Над толпой пронесся вздох. Они не знали, что означает жест Смита. Угроза, злое заклинание? Потом воины схватили его за руки и подвели к двумя камням, поверхность которых в месте их соединения образовывала неровное углубление для головы. «По крайней мере, меня убивают со всеми приличествующими моему положению почестям», — подумал он.

Смит все еще злился, желудок сводило от ярости. Ему удалось прочесть еще одну молитву. Он молил Господа простить его злобу и грехи и просил не забыть о тех случаях, когда он пытался творить добро.

Два воина схватили его и заставили встать на колени. Один из коленных суставов щелкнул, отдаваясь в помещении звуком пистолетного выстрела. Они наклонили его вперед и вниз и прижали лицом к выхоложенному зимой камню. Смит коснулся щекой грубой поверхности и почувствовал запах плесени и лесной сырости. Ощущение оказалось до странности сладостным, оно окутало его чувством наслаждение и безопасности. Охваченный восторгом, он закрыл глаза. Ему захотелось унести с собой и этот камень и это чувство.

Он слышал, как воины выстраиваются, чтобы им удобнее было пустить в ход свои боевые дубинки. С пола поднималась пыль и он чувствовал ее вкус во рту. Ему вдруг страстно захотелось родных запахов, родного вкуса, звуков родного языка. И когда он в ожидании напрягся, его снова охватила ярость.

Он скорее угадал, чем услышал какое-то движение. Внезапно ему в лицо повеяло свежим воздухом. Что-то упало на спину и на плечи. От неожиданности он дернулся. Затем легкие руки обвили его голову, пряди волос скользнули по его щекам и гладкая кожа прижалась к его коже. Он услышал знакомый нежный голос.

— Если они убьют тебя, пусть убьют и меня.

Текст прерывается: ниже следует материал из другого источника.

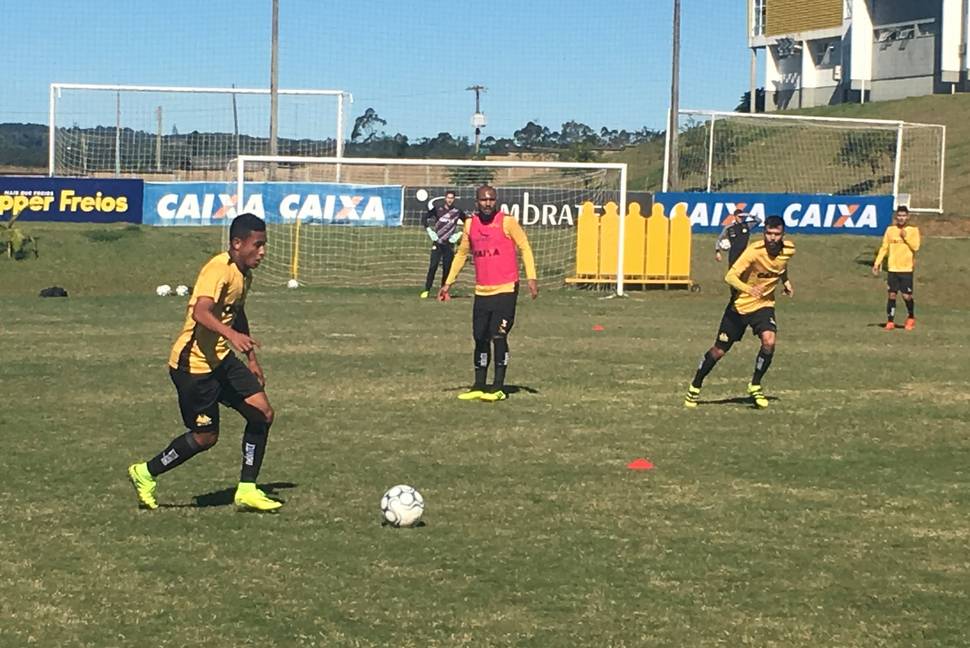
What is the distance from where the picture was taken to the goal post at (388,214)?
113 feet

Произнося эти слова, Покахонтас баюкала его голову в своих руках. Потом она прижалась лицом к его лицу. Они не слышали возбужденного гомона голосов, шагов бегущих воинов, не видели ужаса на лицах окружавших их людей. Не было ничего, кроме тепла их сливающихся дыханий и мягкого прикосновения ее грудей к его спине. Наконец она подняла голову и поглядела через плечо на изумленных и растерянных воинов, на отца, с мрачным лицом сидевшего на своем возвышении.

Великий король поднял руку, и воины отступили. Присутствующие молча смотрели, как любимая дочь короля поднимается с камней смерти. Покахонтас протянула правую руку, давая Смиту понять, что ему тоже следует встать, и они вдвоем подошли и остановились перед Паухэтаном. Странно, но его грозное лицо вдруг тронула улыбка легкого восхищения, хотя глаза оставались суровыми, даже безжалостными.

— Отец, — заговорила Покахонтас, — я умоляю тебя пощадить мою жизнь и жизнь капитана Смита. Этот человек не сделал нам ничего плохого, наоборот, от имени своего народа он принес нам добрую волю и желание торговать с нами.

В помещении стояла мертвая тишина. Через несколько секунд король спокойно сказал:

— Покахонтас, ты проявила смелость. Я оставлю капитана в живых. — Он повернулся к страже. — Отведите его в большой дом. Я распоряжусь о нем позже.

Большой дом стоял в глухом лесу в миле от Веровокомоко. Смит увидел сотни скальпов, которые аккуратными рядами были развешаны по стенам и образовывали своеобразный узор на коре. Никакого другого убранства не было, если не считать большой циновки, свисавшей с потолка и делившей дом на две комнаты. «Не очень-то обнадеживающее жилище, — подумал Смит, — но я жив. Может, удастся вернуться и в Джеймстаун». В доме никого больше не было, и звук царапавших по крыше веток отдавался глухим эхом. Он послушно сидел перед огнем, как приказали ему воины.